• **WORK TO COMPLETE**
A: According to the passage on South Korea's defense industry, how many jobs has the KF-X program generated so far?
B: From the passage on South Korea's defense industry, quote the stretch from "South Korea has" through "its unceasing development.".

• **EXCERPTED PASSAGE**
>>>>
South Korea has established itself as the world’s 11th-largest exporter in the field of defense, with its exponential development centered on firepower, aviation, maneuvers, and shipbuilding. Its global competitiveness has reached 85 to 89 percent of those of the advanced countries, allowing Korea’s defense industry to steadily raise its stature worldwide.
Despite such achievements, the defense industry has seen a fall in sales recently, and to fan the flames, COVID-19 is aggravating the conditions for overseas contracts. It is high time Korea’s defense industry turns to innovation to ensure its unceasing development.
Under such circumstances, the essence of “indigenous fighter jet KF-X,” the world’s 13th fighter jet to be manufactured from homegrown technology, carries an inspiring message. Having developed the fighter jet on our own, Korea is paving the way for the foundation of self-reliant national defense. Furthermore, through the localization of the aircraft and major avionic equipment, along with systems integration, this program will enable Korea to upgrade its proficiency in aviation technology to the next level.
Fighter jets are one of the most complicated systems in the field of aviation. Developing a fighter jet introduces a massive ripple effect on the advancement of aviation technology. Approximately 40 trillion won ($36.5 billion) of technological effects are expected for the aerospace and defense industries, as well as for civil industries such as electronic control and information technology. Therefore, Korea’s aviation technology and the industry will be endowed with a new innovative opportunity to achieve a significant growth, once the KF-X development and production are successfully accomplished. Even though the KF-X program is only halfway through its production, it has already generated 11,800 jobs and 2.1 trillion won of economic effects. Last year alone, the program created 2,500 new jobs, contributing to the stabilization of the labor market and boosting regional economies.
<<<<
• **SUPPLIED MATERIAL**
>>>>
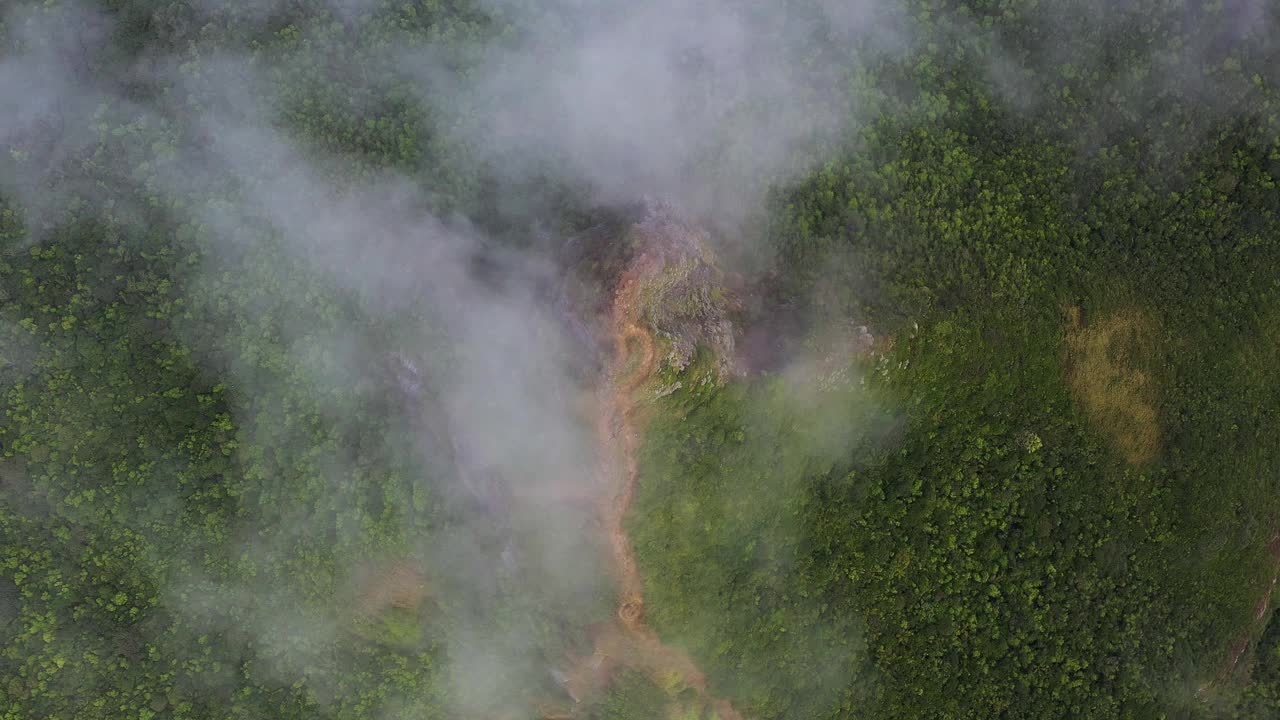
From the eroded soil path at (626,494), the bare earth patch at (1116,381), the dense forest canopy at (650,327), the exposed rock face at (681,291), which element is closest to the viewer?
the eroded soil path at (626,494)

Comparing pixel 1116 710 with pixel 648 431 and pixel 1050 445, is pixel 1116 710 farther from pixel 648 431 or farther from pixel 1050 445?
pixel 648 431

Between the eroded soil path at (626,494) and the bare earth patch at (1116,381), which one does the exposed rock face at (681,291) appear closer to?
the eroded soil path at (626,494)

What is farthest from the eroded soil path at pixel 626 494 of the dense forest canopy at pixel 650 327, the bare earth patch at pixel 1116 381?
the bare earth patch at pixel 1116 381

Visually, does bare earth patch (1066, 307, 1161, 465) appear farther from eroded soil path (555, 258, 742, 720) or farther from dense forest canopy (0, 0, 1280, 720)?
eroded soil path (555, 258, 742, 720)

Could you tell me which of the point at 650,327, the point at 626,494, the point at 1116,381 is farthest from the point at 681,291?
the point at 1116,381

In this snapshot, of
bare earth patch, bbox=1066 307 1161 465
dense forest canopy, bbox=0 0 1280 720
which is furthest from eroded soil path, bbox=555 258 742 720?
bare earth patch, bbox=1066 307 1161 465
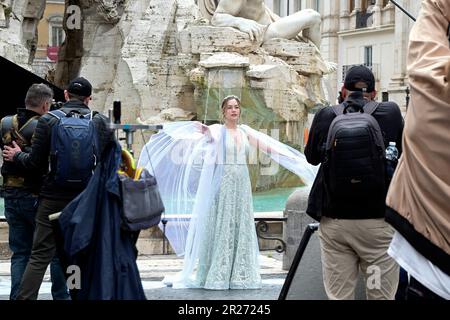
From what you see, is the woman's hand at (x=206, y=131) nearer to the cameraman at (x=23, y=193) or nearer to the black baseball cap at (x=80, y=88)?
the cameraman at (x=23, y=193)

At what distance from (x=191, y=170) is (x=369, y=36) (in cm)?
5412

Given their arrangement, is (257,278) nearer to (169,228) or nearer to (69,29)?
(169,228)

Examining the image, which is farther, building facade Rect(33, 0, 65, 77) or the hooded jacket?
building facade Rect(33, 0, 65, 77)

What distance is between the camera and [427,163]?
167 inches

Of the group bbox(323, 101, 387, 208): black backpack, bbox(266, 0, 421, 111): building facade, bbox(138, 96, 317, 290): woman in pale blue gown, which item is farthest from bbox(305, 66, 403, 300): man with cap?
bbox(266, 0, 421, 111): building facade

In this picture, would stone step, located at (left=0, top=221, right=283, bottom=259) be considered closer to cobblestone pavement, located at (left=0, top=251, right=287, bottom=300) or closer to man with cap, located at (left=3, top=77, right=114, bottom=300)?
cobblestone pavement, located at (left=0, top=251, right=287, bottom=300)

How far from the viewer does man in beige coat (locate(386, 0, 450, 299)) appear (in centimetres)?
419

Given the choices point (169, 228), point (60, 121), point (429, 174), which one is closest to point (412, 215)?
point (429, 174)

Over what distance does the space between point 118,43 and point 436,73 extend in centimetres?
1646

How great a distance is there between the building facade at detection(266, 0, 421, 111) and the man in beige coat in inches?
2021

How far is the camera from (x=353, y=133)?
6293 millimetres

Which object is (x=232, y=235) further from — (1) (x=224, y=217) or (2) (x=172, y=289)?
(2) (x=172, y=289)

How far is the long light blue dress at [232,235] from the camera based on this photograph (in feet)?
32.1

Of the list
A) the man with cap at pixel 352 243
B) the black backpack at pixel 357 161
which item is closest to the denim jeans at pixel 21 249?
the man with cap at pixel 352 243
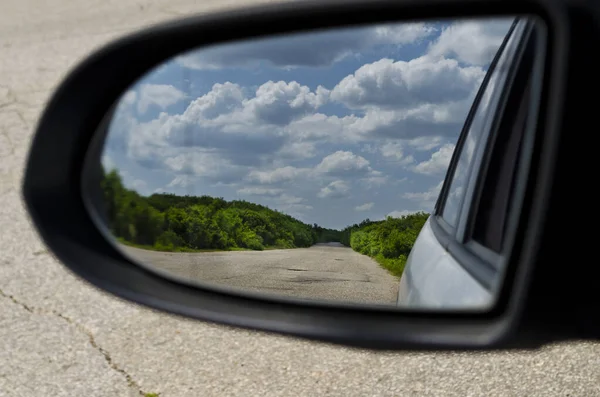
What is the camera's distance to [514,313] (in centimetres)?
83

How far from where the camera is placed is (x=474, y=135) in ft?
4.66

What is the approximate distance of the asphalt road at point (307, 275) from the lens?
1.16 meters

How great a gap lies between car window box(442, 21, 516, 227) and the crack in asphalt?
2.18 meters

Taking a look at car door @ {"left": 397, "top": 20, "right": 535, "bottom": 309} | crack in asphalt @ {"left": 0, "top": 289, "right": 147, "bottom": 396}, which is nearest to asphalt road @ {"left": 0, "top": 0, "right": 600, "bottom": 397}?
crack in asphalt @ {"left": 0, "top": 289, "right": 147, "bottom": 396}

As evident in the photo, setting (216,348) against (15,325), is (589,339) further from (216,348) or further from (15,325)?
(15,325)

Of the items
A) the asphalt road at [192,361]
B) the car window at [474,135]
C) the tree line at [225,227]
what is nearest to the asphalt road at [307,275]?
the tree line at [225,227]

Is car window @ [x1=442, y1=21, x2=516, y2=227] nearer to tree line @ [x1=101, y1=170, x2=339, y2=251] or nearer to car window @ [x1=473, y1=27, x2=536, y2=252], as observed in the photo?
car window @ [x1=473, y1=27, x2=536, y2=252]

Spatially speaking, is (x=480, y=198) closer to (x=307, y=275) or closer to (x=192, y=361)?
(x=307, y=275)

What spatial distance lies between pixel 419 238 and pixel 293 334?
0.45 meters

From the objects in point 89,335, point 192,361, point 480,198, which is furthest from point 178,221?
point 89,335

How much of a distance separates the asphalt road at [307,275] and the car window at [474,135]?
0.96 ft

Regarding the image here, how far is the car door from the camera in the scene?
1101 millimetres

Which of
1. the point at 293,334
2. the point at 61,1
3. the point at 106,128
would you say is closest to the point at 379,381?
the point at 106,128

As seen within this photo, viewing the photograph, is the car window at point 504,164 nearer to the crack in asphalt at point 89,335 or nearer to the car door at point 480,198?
the car door at point 480,198
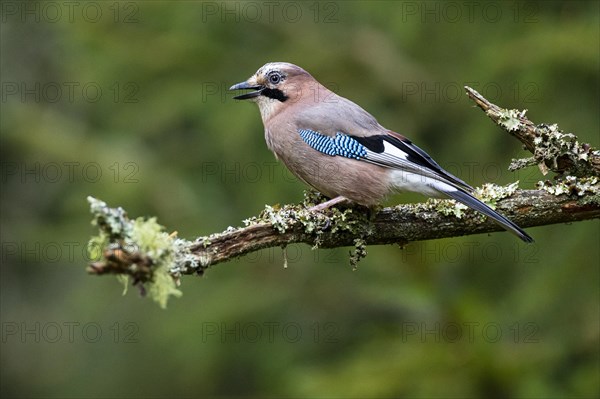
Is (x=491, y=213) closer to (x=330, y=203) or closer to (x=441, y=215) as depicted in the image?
(x=441, y=215)

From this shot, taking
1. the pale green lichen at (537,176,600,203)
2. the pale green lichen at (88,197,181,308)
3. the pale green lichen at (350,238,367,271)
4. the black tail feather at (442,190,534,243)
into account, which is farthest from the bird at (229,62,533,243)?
the pale green lichen at (88,197,181,308)

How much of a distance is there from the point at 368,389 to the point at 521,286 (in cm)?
174

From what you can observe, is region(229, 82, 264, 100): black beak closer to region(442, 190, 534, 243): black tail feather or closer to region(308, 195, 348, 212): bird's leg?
region(308, 195, 348, 212): bird's leg

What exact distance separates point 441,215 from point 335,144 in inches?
56.3

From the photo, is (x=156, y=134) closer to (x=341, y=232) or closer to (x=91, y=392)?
(x=91, y=392)

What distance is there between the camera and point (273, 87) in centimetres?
805

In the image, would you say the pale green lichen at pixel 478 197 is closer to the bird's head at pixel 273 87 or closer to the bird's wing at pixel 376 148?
the bird's wing at pixel 376 148

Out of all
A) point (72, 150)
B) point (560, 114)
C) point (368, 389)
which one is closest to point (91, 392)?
point (72, 150)

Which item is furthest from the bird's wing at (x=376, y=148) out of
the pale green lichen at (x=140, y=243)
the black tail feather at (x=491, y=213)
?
the pale green lichen at (x=140, y=243)

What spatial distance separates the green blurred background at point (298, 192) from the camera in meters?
7.51

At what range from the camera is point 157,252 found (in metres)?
5.05

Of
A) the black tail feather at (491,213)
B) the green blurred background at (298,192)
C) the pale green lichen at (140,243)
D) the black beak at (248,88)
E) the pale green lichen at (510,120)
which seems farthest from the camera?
the black beak at (248,88)

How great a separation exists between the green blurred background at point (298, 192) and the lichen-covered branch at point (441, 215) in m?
1.27

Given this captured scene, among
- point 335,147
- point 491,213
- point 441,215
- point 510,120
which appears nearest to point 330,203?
point 335,147
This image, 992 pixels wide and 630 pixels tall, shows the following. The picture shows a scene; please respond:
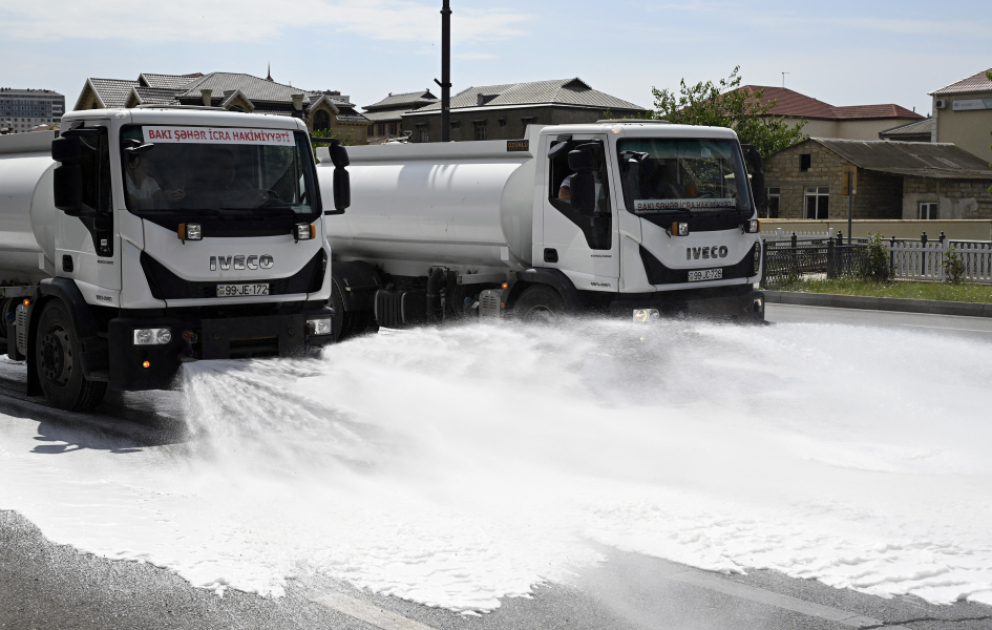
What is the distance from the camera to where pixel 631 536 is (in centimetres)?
568

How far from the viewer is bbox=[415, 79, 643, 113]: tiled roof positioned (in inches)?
4040

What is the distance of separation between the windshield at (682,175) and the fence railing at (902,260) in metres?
13.5

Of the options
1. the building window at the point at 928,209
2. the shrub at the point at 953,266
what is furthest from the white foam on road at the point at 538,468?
the building window at the point at 928,209

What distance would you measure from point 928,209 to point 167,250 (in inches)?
2041

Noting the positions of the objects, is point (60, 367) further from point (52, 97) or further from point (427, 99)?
point (52, 97)

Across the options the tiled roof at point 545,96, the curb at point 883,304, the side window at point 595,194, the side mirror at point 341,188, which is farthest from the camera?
the tiled roof at point 545,96

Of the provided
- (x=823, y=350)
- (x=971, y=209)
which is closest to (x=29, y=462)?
(x=823, y=350)

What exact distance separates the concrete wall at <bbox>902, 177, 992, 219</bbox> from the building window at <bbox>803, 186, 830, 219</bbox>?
14.1 ft

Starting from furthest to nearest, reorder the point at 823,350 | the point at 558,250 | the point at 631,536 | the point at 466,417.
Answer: the point at 823,350
the point at 558,250
the point at 466,417
the point at 631,536

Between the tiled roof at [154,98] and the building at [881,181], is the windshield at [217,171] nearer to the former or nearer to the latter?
the tiled roof at [154,98]

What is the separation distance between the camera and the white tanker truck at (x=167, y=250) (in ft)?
28.7

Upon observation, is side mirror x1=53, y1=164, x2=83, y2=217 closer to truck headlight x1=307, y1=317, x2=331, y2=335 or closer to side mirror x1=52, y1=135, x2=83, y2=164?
side mirror x1=52, y1=135, x2=83, y2=164

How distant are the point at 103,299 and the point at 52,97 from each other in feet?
509

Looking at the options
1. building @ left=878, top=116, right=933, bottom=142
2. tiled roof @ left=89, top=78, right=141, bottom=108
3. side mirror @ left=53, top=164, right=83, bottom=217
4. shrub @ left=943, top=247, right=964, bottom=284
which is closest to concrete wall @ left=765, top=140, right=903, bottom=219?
building @ left=878, top=116, right=933, bottom=142
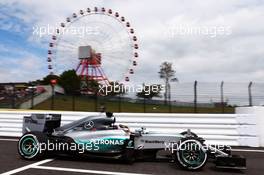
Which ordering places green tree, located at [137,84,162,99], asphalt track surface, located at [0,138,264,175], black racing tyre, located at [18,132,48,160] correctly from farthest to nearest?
green tree, located at [137,84,162,99], black racing tyre, located at [18,132,48,160], asphalt track surface, located at [0,138,264,175]

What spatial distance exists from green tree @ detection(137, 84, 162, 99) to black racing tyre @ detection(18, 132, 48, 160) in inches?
408

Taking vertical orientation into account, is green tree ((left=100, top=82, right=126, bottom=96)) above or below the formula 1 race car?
above

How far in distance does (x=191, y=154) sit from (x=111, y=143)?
5.52 feet

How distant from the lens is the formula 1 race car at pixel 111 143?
22.7 ft

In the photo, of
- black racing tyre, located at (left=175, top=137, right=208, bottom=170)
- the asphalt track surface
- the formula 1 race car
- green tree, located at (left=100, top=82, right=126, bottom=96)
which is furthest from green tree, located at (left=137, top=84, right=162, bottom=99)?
black racing tyre, located at (left=175, top=137, right=208, bottom=170)

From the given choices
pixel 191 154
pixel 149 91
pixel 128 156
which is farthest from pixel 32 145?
pixel 149 91

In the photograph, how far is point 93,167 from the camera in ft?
23.1

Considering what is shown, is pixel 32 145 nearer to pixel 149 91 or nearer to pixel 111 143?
pixel 111 143

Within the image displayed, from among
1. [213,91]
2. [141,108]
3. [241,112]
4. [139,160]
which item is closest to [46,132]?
[139,160]

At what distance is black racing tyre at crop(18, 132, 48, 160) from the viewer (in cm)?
779

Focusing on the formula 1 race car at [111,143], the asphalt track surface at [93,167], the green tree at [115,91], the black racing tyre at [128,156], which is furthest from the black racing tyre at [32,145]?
the green tree at [115,91]

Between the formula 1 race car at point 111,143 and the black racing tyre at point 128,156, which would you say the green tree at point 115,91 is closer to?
the formula 1 race car at point 111,143

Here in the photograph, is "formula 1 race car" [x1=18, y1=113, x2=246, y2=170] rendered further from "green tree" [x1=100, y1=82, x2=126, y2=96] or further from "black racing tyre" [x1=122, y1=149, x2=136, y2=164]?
"green tree" [x1=100, y1=82, x2=126, y2=96]

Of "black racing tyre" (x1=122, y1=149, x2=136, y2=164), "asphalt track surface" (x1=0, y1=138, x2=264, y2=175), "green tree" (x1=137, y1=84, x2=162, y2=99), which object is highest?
"green tree" (x1=137, y1=84, x2=162, y2=99)
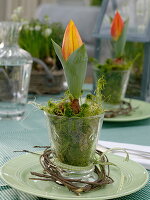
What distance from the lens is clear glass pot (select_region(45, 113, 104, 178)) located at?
803 mm

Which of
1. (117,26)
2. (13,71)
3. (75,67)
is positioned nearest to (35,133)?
(13,71)

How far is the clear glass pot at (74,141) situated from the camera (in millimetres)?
803

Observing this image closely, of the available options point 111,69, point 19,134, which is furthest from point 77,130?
point 111,69

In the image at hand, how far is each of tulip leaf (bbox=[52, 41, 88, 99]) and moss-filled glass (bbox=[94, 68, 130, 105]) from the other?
24.9 inches

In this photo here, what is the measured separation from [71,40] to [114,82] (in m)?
0.69

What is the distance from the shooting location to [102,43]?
72.6 inches

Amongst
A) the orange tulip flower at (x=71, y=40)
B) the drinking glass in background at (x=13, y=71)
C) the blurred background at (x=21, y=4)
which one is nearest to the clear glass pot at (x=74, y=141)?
the orange tulip flower at (x=71, y=40)

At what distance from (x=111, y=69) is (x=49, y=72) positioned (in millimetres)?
371

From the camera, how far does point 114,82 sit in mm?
1451

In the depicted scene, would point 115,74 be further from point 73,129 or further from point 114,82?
point 73,129

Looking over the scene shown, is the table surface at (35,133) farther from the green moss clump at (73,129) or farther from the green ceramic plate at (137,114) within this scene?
the green moss clump at (73,129)

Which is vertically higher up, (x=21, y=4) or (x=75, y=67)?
(x=75, y=67)

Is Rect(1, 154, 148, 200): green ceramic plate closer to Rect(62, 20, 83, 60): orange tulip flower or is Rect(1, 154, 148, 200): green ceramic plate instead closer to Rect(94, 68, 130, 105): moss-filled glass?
Rect(62, 20, 83, 60): orange tulip flower

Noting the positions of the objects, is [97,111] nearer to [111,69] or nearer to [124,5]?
[111,69]
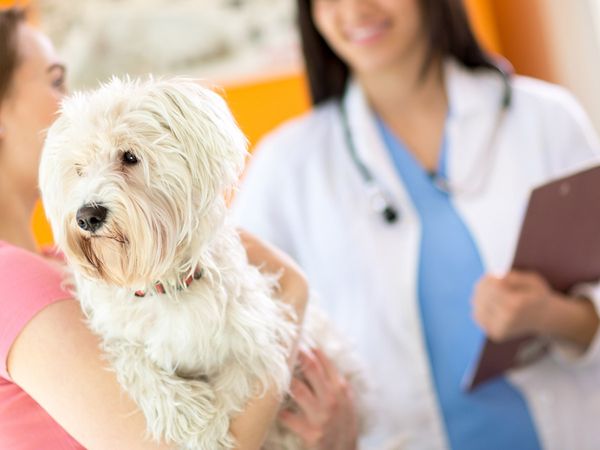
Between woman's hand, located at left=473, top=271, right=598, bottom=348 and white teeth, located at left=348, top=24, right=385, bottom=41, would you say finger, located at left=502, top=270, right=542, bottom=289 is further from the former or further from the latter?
white teeth, located at left=348, top=24, right=385, bottom=41

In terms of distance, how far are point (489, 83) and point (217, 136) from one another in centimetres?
113

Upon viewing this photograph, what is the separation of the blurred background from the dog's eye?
2.05 m

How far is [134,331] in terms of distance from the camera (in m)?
1.12

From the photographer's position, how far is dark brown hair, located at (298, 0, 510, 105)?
77.2 inches

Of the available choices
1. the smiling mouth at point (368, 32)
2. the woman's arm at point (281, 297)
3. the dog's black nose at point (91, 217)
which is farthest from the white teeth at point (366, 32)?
the dog's black nose at point (91, 217)

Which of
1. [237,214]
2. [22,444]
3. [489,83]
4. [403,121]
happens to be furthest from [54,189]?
[489,83]

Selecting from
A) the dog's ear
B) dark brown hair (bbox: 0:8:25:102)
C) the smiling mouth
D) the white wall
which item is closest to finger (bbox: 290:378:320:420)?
the dog's ear

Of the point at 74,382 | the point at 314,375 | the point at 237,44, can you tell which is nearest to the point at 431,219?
the point at 314,375

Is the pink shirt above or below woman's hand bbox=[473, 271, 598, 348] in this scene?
above

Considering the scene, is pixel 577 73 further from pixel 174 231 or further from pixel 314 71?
pixel 174 231

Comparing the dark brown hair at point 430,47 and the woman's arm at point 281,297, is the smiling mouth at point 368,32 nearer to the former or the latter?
the dark brown hair at point 430,47

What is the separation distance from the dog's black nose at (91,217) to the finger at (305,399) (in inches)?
19.6

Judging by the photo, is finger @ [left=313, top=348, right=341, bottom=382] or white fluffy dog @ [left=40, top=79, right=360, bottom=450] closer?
white fluffy dog @ [left=40, top=79, right=360, bottom=450]

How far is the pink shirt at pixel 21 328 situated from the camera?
1.09m
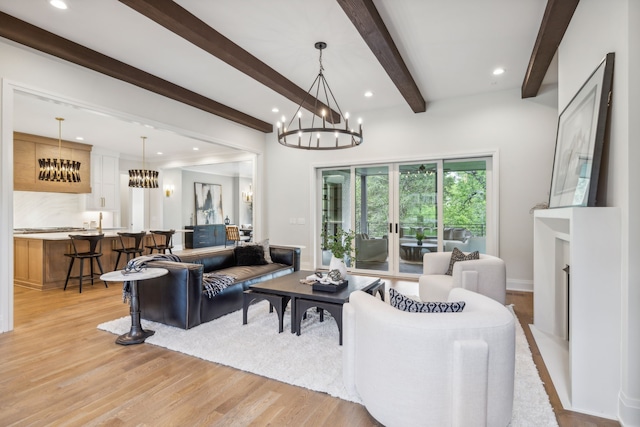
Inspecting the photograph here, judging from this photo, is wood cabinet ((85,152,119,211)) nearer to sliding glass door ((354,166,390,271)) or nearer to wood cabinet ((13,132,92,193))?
wood cabinet ((13,132,92,193))

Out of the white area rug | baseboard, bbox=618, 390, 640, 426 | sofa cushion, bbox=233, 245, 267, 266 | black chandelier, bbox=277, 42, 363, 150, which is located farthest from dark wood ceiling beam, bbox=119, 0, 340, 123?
baseboard, bbox=618, 390, 640, 426

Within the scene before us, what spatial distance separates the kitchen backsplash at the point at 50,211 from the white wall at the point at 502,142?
<<<<
• **ANSWERS PROVIDED**
A: 11,800 jobs

B:
South Korea has established itself as the world’s 11th-largest exporter in the field of defense, with its exponential development centered on firepower, aviation, maneuvers, and shipbuilding. Its global competitiveness has reached 85 to 89 percent of those of the advanced countries, allowing Korea’s defense industry to steadily raise its stature worldwide.
Despite such achievements, the defense industry has seen a fall in sales recently, and to fan the flames, COVID-19 is aggravating the conditions for overseas contracts. It is high time Korea’s defense industry turns to innovation to ensure its unceasing development.